===== DATASET ENTRIES

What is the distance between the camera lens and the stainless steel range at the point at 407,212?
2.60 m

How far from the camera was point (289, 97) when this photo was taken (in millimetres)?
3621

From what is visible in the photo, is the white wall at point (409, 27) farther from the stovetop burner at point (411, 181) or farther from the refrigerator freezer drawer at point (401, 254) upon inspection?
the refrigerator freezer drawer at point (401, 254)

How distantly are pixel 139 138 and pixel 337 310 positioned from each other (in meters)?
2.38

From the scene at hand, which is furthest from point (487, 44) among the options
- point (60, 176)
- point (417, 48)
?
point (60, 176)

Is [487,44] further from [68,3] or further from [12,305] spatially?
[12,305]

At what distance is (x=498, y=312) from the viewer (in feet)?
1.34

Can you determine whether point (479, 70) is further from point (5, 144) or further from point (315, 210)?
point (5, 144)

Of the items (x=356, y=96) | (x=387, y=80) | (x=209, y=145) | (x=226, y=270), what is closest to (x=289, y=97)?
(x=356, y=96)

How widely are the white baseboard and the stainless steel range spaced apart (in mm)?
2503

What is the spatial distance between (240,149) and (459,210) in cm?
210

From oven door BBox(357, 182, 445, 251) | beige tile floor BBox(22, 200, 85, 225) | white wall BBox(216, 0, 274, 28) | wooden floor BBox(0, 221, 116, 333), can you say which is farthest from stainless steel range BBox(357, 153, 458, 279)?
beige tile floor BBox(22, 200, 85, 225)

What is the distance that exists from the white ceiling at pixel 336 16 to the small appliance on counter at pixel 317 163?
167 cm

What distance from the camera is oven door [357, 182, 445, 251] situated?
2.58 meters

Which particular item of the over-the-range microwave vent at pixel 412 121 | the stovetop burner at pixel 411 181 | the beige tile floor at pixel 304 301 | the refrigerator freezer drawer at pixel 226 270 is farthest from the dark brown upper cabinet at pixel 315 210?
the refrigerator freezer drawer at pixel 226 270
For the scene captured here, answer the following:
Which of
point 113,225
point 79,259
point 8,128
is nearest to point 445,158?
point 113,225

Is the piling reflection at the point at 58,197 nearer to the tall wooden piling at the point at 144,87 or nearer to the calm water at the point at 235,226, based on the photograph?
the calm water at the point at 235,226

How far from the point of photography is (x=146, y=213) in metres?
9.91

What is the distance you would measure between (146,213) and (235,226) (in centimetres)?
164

==========

§ **SET TASK**:
Transcribe every item above verbatim, keeping each line unchanged.

§ **EXERCISE ANSWER**:
What is the distance between the camera lens and the stainless steel range at the point at 407,212?
2.60 m

How far from the camera was point (289, 97) when this photo was taken (in millimetres)?
3621

From what is visible in the photo, is the white wall at point (409, 27) farther from the stovetop burner at point (411, 181) or farther from the refrigerator freezer drawer at point (401, 254) upon inspection?
the refrigerator freezer drawer at point (401, 254)

How distantly are pixel 139 138 and pixel 337 310 positioned from each other (in meters)?
2.38

From the scene at hand, which is furthest from point (487, 44) among the options
- point (60, 176)
- point (417, 48)
?
point (60, 176)

Is [487,44] further from [68,3] or further from [12,305] spatially?
[12,305]

At what distance is (x=498, y=312) from the viewer (in feet)?
1.34

Can you determine whether point (479, 70) is further from point (5, 144) or further from point (315, 210)?
point (5, 144)

Of the items (x=356, y=96) | (x=387, y=80) | (x=209, y=145) | (x=226, y=270), what is closest to (x=289, y=97)?
(x=356, y=96)

How widely are the white baseboard and the stainless steel range spaced apart (in mm)?
2503

What is the spatial distance between (240,149) and (459,210) in cm?
210

From oven door BBox(357, 182, 445, 251) | beige tile floor BBox(22, 200, 85, 225) | white wall BBox(216, 0, 274, 28) | wooden floor BBox(0, 221, 116, 333), can you say which is farthest from stainless steel range BBox(357, 153, 458, 279)?
beige tile floor BBox(22, 200, 85, 225)

What is the distance that exists from the white ceiling at pixel 336 16 to the small appliance on counter at pixel 317 163?
167 cm

What distance from the camera is oven door [357, 182, 445, 251] situated?
2.58 meters

Which particular item of the over-the-range microwave vent at pixel 412 121 | the stovetop burner at pixel 411 181 | the beige tile floor at pixel 304 301 | the refrigerator freezer drawer at pixel 226 270 is farthest from the dark brown upper cabinet at pixel 315 210?
the refrigerator freezer drawer at pixel 226 270
For the scene captured here, answer the following:
Which of
point 113,225
point 79,259
point 8,128
is nearest to point 445,158?
point 113,225

Is the piling reflection at the point at 58,197 nearer to the tall wooden piling at the point at 144,87 or nearer to the calm water at the point at 235,226, based on the photograph?
the calm water at the point at 235,226

How far from the point of photography is (x=146, y=213) in metres?
9.91

What is the distance you would measure between (146,213) and (235,226) (in centimetres)?
164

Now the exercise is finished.